Maryland-based biotechnology company Novavax announced in a press release Monday that it has struck a deal to produce a vaccine it is working on for the Canadian government, should the vaccine ever get Health Canada approval.
The company’s vaccine is one of dozens in development around the world, each of which targets the virus that causes COVID-19 in a different way.
At last count, the virus has killed more than 846,000 people around the world since the start of this year.
Novavax’s vaccine is known as a “protein subunit” vaccine, which has the advantage of being manufactured faster than some other types of vaccine but generally doesn’t produce as strong an immune response as some other potential options.
The company released promising results of a very small clinical trial earlier this month, which showed it produced higher levels of the antibodies in healthy volunteers after two doses than those found in recovered COVID-19 patients.
The initial trial tested 106 subjects aged 18 to 59 with the vaccine, along with 25 people who received a placebo. The next phase of testing currently underway in the U.S. and Australia will include many more people, and at least half of them will be between the ages of 60 and 84, an age bracket of people who face the highest risk of having the worst outcomes from being infected, based on what we know about the virus.
Potential rollout in spring
The company plans to start much larger late-stage clinical trials soon, and told Reuters last month that if all goes well, they expect they could obtain regulatory approvals as early as December. The company said Monday the vaccine, should it work and be safe, would be available to Canadians as early as the second quarter of 2021.
“We are pleased to work with the Canadian government on supply of our COVID-19 vaccine, an essential step to ensure broad access of our vaccine candidate,” said CEO Stanley C. Erck in a release.
“We are pleased to announce this agreement with Novavax, which will give Canadians access to a promising COVID-19 vaccine candidate,” Canada’s minister of public services and procurement, Anita Anand, said in a news release
“This is an important step in our government’s efforts to secure a vaccine to keep Canadians safe and healthy, as the global pandemic evolves.”
Novavax has signed similar deals with the United Kingdom, India, the Czech Republic, South Africa and Japan to supply doses of the potential vaccine.

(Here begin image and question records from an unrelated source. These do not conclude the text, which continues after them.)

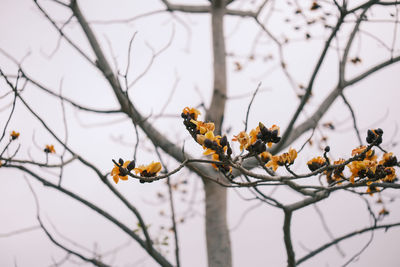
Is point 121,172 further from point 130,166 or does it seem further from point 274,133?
point 274,133

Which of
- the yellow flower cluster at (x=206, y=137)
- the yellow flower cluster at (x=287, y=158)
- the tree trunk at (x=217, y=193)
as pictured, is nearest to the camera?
the yellow flower cluster at (x=206, y=137)

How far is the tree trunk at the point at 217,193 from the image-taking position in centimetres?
266

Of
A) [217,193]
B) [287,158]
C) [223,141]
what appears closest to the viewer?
[223,141]

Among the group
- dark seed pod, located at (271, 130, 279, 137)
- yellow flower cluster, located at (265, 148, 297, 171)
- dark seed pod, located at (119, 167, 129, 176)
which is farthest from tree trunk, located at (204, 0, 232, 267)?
dark seed pod, located at (119, 167, 129, 176)

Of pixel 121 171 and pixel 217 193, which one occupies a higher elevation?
pixel 217 193

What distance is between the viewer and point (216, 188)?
2.95 metres

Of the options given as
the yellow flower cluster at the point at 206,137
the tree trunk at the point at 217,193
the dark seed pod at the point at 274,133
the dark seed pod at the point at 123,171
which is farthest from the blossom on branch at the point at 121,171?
the tree trunk at the point at 217,193

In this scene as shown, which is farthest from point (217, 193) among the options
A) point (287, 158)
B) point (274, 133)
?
point (274, 133)

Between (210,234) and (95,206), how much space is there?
3.65 feet

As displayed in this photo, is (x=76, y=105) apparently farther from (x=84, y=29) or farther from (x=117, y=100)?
(x=84, y=29)

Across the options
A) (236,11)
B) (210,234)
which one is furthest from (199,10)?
(210,234)

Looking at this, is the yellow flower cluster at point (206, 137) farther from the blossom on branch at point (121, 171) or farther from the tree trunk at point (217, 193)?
the tree trunk at point (217, 193)

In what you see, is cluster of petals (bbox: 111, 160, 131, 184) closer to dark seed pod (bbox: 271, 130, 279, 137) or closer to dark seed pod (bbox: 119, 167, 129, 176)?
dark seed pod (bbox: 119, 167, 129, 176)

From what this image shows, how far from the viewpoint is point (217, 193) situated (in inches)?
116
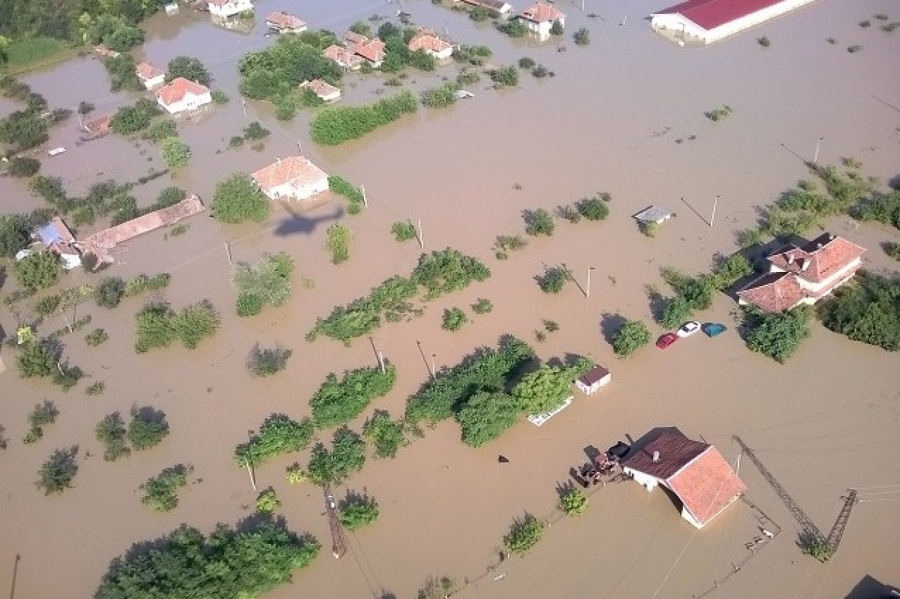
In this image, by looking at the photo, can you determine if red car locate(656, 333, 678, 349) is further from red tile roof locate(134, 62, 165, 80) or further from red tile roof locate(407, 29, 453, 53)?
red tile roof locate(134, 62, 165, 80)

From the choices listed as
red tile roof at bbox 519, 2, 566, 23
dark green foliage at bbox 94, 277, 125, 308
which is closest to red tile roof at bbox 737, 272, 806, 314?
dark green foliage at bbox 94, 277, 125, 308

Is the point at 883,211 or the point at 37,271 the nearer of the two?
the point at 37,271

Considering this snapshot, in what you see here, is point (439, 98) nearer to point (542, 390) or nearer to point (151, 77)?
point (151, 77)

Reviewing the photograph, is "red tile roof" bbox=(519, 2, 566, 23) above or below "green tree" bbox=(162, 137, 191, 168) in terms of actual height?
above

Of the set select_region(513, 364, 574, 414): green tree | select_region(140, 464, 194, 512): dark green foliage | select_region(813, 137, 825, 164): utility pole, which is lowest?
select_region(140, 464, 194, 512): dark green foliage

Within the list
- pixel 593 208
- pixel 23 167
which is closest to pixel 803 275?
pixel 593 208

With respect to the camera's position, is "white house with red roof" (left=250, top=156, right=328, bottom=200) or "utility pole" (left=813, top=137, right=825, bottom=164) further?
"utility pole" (left=813, top=137, right=825, bottom=164)

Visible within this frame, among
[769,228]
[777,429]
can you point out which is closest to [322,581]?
[777,429]

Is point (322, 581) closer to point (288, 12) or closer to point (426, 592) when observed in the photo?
point (426, 592)

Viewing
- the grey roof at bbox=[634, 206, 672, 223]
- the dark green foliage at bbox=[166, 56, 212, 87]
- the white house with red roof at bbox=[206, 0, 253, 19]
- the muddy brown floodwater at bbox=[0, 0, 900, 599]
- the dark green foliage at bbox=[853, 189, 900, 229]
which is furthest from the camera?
the white house with red roof at bbox=[206, 0, 253, 19]
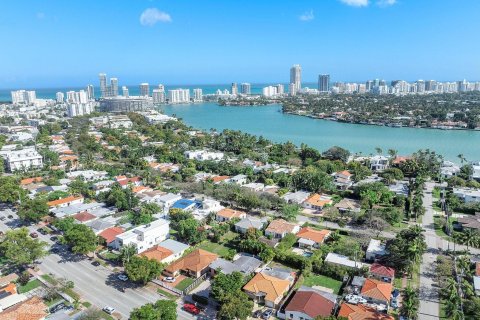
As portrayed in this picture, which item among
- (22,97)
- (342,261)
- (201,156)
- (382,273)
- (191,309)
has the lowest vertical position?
(191,309)

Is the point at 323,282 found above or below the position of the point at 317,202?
below

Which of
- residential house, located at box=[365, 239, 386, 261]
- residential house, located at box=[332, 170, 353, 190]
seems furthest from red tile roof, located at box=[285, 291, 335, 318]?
residential house, located at box=[332, 170, 353, 190]

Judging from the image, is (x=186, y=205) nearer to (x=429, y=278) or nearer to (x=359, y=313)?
(x=359, y=313)

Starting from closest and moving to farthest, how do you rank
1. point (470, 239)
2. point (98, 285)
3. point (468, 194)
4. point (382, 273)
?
point (98, 285) < point (382, 273) < point (470, 239) < point (468, 194)

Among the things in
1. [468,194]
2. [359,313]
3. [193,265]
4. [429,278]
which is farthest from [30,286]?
[468,194]

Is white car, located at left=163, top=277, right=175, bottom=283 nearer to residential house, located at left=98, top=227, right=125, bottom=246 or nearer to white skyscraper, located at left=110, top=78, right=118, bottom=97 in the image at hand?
residential house, located at left=98, top=227, right=125, bottom=246

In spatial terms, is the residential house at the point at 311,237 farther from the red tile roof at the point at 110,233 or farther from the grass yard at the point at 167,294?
the red tile roof at the point at 110,233

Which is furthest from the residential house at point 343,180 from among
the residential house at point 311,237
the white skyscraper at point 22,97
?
the white skyscraper at point 22,97

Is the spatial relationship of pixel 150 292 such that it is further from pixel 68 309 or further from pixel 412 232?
pixel 412 232

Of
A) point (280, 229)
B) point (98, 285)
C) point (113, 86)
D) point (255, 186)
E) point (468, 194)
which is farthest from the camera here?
point (113, 86)

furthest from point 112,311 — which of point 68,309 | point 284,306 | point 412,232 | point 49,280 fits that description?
point 412,232
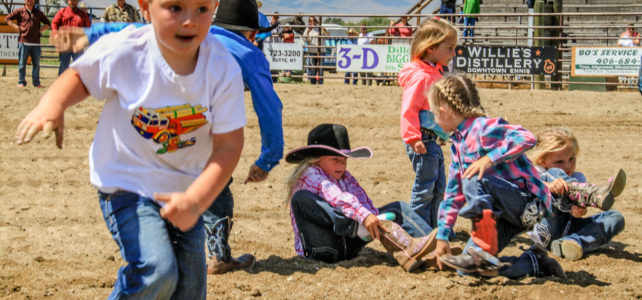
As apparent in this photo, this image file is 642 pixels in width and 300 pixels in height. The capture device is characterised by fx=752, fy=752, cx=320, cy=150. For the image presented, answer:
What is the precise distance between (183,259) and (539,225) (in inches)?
122

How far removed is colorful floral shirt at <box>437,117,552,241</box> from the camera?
13.4ft

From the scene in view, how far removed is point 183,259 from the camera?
2912mm

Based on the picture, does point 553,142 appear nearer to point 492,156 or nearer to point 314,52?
point 492,156

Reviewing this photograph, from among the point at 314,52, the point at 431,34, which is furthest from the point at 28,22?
the point at 431,34

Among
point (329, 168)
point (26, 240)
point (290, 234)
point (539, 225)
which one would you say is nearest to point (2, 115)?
point (26, 240)

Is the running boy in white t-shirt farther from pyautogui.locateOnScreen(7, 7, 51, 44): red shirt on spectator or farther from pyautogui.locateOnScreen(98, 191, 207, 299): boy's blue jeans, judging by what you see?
pyautogui.locateOnScreen(7, 7, 51, 44): red shirt on spectator

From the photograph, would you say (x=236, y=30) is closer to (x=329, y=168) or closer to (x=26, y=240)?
(x=329, y=168)

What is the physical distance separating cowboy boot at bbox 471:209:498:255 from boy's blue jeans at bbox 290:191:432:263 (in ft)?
2.93

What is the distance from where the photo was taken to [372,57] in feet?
55.8

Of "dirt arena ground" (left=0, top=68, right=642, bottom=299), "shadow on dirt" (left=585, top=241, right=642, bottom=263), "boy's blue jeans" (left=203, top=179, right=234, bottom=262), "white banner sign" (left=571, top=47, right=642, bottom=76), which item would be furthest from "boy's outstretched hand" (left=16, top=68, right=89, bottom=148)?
"white banner sign" (left=571, top=47, right=642, bottom=76)

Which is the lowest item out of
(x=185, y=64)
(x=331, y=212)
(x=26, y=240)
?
(x=26, y=240)

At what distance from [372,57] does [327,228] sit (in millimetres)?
12329

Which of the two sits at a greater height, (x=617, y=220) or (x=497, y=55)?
(x=497, y=55)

Financial terms of the deal were not disclosed.
The deal with Novavax is one of many similar ones that the federal government has signed with drug companies, including Pfizer, Moderna and Johnson & Johnson.
“Taken together, our vaccine agreements will give Canada at least 88 million doses, with options to obtain tens of millions more,” Prime Minister Justin Trudeau said at a press conference on Monday morning, at which he announced $126 million to expand a bio-manufacturing facility in Montreal, to produce drugs and vaccines to combat COVID-19 and other things.
“In the weeks and months ahead, our government will continue to take the steps needed to make sure Canada gets a COVID-19 vaccine as soon as possible,” Trudeau said.
“Once a vaccine is proven to work, we’ll also need to be able to produce and distribute it here at home.”
Novavax’s vaccine is one of roughly a dozen that has been singled out by the U.S. government for funding under the so-called Operation Warp Speed plan to speed up treatments for the coronavirus that has swept the world into economic chaos this year.